2 EDUCATION AND TRAINING PROGRAMS need better information on what skills those indemand jobs require.
3 HARD-WORKING AMERICANS, whether studying, looking for work, or wanting better career paths, often aren't sure what training to pursue and whether jobs will be waiting when they finish.
Even more striking than the challenges, however, were the common-sense solutions and gamechanging opportunities that we discovered. Every problem identified in this review is already being addressed in inspiring ways somewhere in America, usually by purposeful collaboration among some mix of local employers and business associations, local and state governments, American Job Centers and workforce boards, community colleges and universities, unions and labor-management partnerships, community organizations, and social entrepreneurs.

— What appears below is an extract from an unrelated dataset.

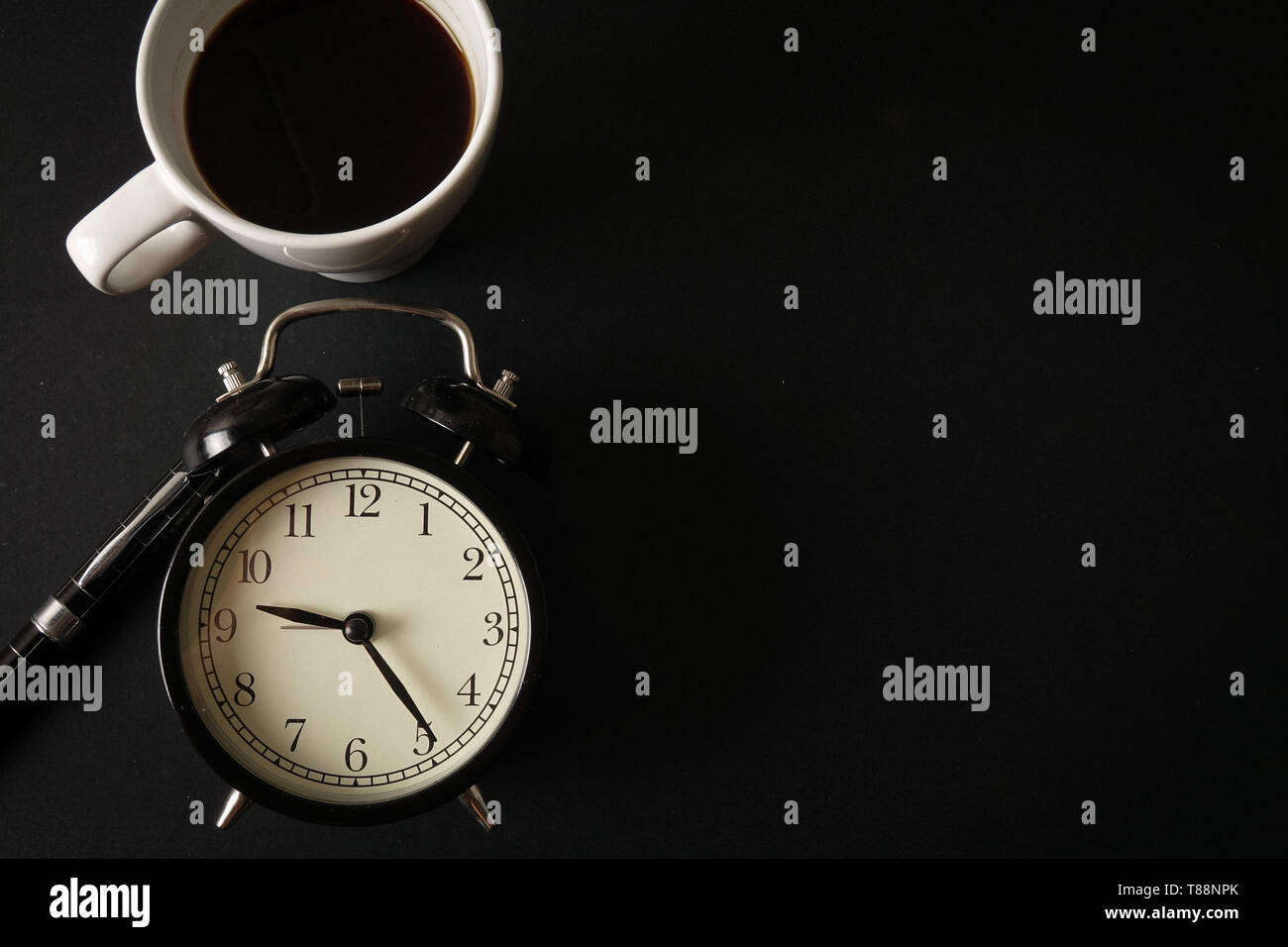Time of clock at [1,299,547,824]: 9:24
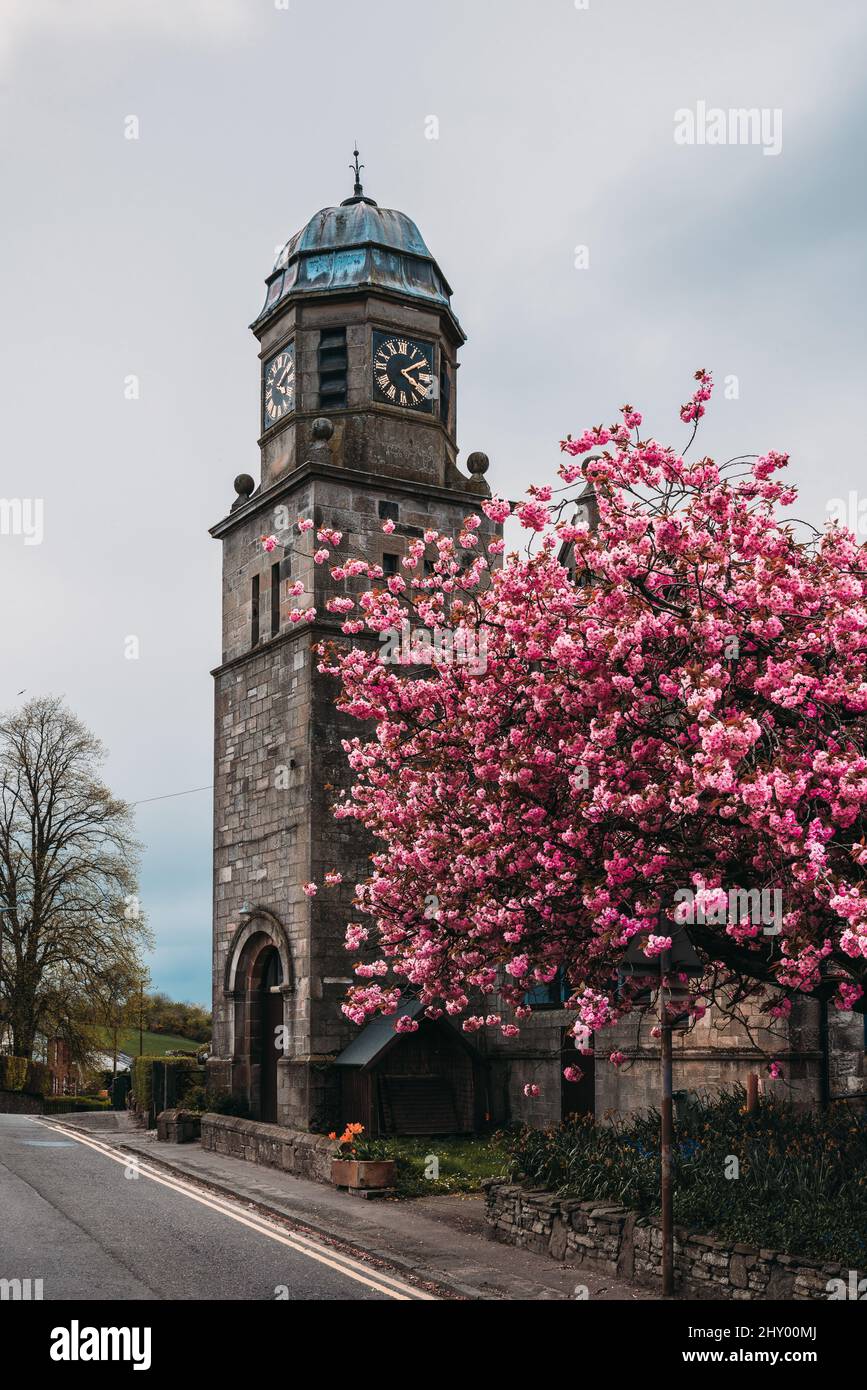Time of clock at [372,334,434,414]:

So, even as we identify where our employment and training system falls short of what we ought to expect of it, we need to keep our eyes on the real prize. The most important result of this review will be to identify and multiply what is working best today. Our job-driven training review has therefore also recommended, initiated, and in some cases implemented changes to competitive grants and administrative actions or guidance to states. These changes are all designed to create information, incentives, and inspiration for American industry, education, philanthropy, and technology to innovate, to replicate, and to scale up solutions to enable ordinary Americans to find pathways to good jobs and careers, employers to recruit and hire skilled workers their businesses need to compete, and American communities to attract business investment and create jobs by building skilled workforces.
Fortunately, as 52 consecutive months of private sector job growth make skilled workers harder to find, American industry is getting mobilized to invest in Americans' job skills, just as global businesses are once again seeing the United States as the most attractive place in the world to invest, expand, and hire.
1.2 MAKING OUR FEDERAL EMPLOYMENT AND TRAINING PROGRAMS MORE JOB-DRIVEN
The Presidential Memorandum on Job-Driven Training for Workers called for an action plan within 180 days to make federal employment and training programs more job-driven. Led by Vice President Biden, federal agencies and the White House have responded to this call to action.
The actions that agencies are taking will make programs serving over 21 million Americans every year more effective and accountable for training and matching Americans into good jobs that employers need to fill. These programs serve veterans, recently laid-off workers, youth and adults lacking basic workforce skills, Americans with disabilities, those recovering from serious setbacks, and those seeking better career paths.